YoY Change | Market price (USD)* | CY22 (%) | CY23 (%) |
---|---|---|---|
Brent Crude (per barrel) | 77 | 10.5 | -10.3 |
Gold (per ounce) | 2,063 | -0.3 | 13.1 |
Steel (per tonne) | 570 | -23.0 | -2.6 |
Zinc (per tonne) | 2,641 | -16.7 | -12.7 |
Copper (per tonne) | 8,476 | -13.5 | 1.1 |
Aluminium (per tonne) | 2,346 | -16.3 | -0.2 |
Lead (per tonne) | 2,031 | 0.3 | -13.0 |
Source: Bloomberg; *Market prices as on December 31, 2023.
Summary and Conclusion:
Contrary to expectations of a slowdown, CY23 witnessed notable growth resilience, particularly in the United States. Advanced Economies (AEs) underwent an unprecedented pace of monetary tightening amid persistent inflation. Nevertheless, the impact was cushioned by a tight labour market, accumulated savings, and the wealth effect. In contrast, China's economic activity faced challenges as the real estate sector continued to struggle despite multiple rounds of supportive measures.

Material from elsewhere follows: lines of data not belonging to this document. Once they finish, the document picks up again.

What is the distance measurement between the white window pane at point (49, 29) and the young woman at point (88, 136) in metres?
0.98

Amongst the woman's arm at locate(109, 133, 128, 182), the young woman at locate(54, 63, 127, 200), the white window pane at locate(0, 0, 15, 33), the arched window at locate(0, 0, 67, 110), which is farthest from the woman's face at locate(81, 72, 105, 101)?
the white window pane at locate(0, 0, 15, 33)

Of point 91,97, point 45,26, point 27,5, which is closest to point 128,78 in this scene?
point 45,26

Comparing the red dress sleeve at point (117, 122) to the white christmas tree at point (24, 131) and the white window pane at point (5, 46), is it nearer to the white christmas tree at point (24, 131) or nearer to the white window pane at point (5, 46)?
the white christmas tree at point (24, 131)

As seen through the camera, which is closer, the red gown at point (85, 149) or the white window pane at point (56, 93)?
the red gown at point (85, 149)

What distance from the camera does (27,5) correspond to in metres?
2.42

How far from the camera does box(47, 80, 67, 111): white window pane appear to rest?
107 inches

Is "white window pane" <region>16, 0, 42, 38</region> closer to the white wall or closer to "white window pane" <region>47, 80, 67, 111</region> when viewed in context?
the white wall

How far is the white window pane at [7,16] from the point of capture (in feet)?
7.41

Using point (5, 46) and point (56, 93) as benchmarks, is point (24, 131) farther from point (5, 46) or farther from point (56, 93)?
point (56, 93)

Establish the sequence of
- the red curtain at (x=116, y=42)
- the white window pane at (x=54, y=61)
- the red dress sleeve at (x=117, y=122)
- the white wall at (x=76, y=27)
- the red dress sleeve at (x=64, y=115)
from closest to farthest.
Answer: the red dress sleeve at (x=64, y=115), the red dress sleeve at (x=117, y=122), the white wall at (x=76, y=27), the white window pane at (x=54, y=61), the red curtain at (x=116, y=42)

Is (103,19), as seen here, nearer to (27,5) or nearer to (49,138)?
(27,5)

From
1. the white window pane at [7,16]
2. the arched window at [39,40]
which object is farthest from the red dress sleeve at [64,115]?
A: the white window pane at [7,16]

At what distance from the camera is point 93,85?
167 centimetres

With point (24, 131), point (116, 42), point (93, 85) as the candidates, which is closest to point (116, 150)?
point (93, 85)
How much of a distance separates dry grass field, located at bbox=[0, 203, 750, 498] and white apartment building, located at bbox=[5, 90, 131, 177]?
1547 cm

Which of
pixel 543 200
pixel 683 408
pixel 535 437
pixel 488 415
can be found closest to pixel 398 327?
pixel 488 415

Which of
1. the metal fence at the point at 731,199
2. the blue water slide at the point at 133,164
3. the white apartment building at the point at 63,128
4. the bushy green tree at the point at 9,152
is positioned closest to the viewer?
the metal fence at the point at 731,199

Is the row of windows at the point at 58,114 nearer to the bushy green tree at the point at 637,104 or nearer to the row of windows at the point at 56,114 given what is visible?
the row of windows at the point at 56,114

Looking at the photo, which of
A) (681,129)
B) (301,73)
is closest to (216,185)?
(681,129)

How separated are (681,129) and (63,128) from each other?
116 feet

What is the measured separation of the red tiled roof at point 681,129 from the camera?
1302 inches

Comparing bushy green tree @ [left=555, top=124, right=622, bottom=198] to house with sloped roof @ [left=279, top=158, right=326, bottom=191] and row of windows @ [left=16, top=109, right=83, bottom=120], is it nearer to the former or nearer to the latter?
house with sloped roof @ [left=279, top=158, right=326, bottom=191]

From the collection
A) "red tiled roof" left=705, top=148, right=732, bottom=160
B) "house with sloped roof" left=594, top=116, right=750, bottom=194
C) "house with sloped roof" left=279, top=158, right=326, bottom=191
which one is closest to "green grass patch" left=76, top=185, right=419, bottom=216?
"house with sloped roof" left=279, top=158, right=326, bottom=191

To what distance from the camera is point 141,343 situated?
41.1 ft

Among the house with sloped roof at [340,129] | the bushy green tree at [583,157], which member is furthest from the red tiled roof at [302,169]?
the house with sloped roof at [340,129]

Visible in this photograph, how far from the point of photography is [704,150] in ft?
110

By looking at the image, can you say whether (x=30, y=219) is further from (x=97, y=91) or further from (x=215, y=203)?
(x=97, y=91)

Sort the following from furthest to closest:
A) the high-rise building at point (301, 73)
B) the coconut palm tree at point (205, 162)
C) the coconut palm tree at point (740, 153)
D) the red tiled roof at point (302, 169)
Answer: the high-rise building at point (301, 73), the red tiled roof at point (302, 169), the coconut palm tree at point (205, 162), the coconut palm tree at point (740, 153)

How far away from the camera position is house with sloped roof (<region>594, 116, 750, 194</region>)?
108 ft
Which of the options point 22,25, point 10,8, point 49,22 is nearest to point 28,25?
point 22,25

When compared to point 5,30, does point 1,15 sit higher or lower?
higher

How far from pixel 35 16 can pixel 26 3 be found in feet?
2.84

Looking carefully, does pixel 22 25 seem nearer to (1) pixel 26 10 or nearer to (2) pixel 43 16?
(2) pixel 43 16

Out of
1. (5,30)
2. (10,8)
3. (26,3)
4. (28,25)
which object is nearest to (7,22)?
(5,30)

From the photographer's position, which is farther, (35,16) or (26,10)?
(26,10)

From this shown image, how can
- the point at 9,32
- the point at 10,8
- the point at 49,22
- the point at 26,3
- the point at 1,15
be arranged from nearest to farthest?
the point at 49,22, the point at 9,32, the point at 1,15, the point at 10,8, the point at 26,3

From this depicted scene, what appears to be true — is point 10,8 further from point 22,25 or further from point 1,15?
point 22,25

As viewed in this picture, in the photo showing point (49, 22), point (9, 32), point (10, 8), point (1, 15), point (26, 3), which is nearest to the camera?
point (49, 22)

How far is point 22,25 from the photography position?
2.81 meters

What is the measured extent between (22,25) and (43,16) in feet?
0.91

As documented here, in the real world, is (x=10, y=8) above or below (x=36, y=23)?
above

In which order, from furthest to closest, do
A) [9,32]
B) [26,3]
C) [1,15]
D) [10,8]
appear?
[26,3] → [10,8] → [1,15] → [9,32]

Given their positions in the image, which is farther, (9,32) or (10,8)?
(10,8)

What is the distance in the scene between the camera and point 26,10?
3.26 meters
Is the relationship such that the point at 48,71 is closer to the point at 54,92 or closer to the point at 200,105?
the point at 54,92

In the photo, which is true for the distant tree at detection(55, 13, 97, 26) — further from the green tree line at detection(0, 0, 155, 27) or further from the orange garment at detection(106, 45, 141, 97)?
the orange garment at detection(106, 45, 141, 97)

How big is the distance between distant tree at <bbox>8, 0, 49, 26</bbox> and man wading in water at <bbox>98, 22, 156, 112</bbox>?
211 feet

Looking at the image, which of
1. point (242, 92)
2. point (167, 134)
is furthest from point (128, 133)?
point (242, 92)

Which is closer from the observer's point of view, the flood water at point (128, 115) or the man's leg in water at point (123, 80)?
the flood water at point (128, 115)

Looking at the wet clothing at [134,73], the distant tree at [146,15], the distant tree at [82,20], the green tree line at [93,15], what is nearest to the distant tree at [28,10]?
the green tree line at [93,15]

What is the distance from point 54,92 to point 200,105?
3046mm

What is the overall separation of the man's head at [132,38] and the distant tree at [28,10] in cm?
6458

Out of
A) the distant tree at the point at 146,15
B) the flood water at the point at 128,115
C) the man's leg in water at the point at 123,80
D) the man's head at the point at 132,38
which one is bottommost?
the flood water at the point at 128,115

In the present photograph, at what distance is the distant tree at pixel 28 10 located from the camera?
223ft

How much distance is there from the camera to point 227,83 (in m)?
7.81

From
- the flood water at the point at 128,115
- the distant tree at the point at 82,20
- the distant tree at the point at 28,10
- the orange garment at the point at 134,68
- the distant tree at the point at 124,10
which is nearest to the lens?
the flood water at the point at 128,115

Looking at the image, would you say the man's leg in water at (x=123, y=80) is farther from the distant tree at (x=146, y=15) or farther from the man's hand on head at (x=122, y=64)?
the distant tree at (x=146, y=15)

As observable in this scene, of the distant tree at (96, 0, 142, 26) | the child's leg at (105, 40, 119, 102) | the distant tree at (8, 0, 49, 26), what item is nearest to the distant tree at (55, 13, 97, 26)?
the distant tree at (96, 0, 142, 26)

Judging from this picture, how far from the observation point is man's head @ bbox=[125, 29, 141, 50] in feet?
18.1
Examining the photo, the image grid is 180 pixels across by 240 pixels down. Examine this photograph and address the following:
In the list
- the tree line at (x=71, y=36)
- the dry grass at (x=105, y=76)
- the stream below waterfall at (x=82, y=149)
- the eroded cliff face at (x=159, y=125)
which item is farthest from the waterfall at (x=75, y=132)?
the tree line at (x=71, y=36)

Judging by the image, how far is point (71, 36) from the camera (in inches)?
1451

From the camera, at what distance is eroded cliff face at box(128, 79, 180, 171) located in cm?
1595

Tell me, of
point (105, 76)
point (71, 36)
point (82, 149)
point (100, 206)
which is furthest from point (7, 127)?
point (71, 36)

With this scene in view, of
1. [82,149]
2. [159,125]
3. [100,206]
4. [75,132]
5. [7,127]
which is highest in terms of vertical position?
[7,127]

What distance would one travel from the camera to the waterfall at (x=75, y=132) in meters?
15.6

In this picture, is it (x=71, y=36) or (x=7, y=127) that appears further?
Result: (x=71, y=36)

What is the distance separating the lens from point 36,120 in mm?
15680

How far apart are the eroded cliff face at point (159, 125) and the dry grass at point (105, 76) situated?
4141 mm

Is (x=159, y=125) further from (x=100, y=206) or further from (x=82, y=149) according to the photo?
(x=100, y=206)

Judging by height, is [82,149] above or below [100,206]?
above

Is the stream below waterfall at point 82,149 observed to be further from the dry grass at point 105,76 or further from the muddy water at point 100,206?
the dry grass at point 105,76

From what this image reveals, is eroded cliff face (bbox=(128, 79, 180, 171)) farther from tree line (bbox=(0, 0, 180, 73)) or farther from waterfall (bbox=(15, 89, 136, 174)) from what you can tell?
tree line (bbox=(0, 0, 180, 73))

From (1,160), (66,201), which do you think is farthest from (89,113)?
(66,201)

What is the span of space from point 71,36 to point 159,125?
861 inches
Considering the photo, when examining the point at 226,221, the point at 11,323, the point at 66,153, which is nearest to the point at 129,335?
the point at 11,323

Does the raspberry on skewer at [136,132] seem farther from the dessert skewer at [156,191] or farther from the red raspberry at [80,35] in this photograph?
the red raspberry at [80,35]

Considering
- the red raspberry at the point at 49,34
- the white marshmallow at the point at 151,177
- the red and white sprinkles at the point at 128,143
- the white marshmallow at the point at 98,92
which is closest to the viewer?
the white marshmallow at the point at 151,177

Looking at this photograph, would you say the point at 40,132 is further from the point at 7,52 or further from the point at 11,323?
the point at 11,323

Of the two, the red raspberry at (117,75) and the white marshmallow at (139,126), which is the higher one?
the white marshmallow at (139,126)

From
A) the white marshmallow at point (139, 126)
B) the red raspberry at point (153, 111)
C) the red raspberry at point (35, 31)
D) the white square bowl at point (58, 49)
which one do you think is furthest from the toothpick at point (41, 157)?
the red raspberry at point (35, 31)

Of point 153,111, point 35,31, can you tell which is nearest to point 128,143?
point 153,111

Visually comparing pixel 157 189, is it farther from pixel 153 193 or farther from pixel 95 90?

In India, the growth momentum remained robust, supported by buoyant economic activity, a thriving housing market, government capital expenditure, and strong corporate profitability. The Reserve Bank of India (RBI) responded by implementing rapid rate hikes and liquidity draining measures. Growth prospects for the upcoming year are expected to be sustained, propelled by a recovery in the rural sector, ongoing emphasis on capital expenditure, and easing inflation. While the external sector is modestly vulnerable due to elevated global interest rates, it remains well-protected by comfortable foreign exchange reserves and a manageable current account. Key risks to this outlook include the escalation of geopolitical tensions, a resurgence of inflation, tightening measures by major central banks, and a sharp rise in energy prices.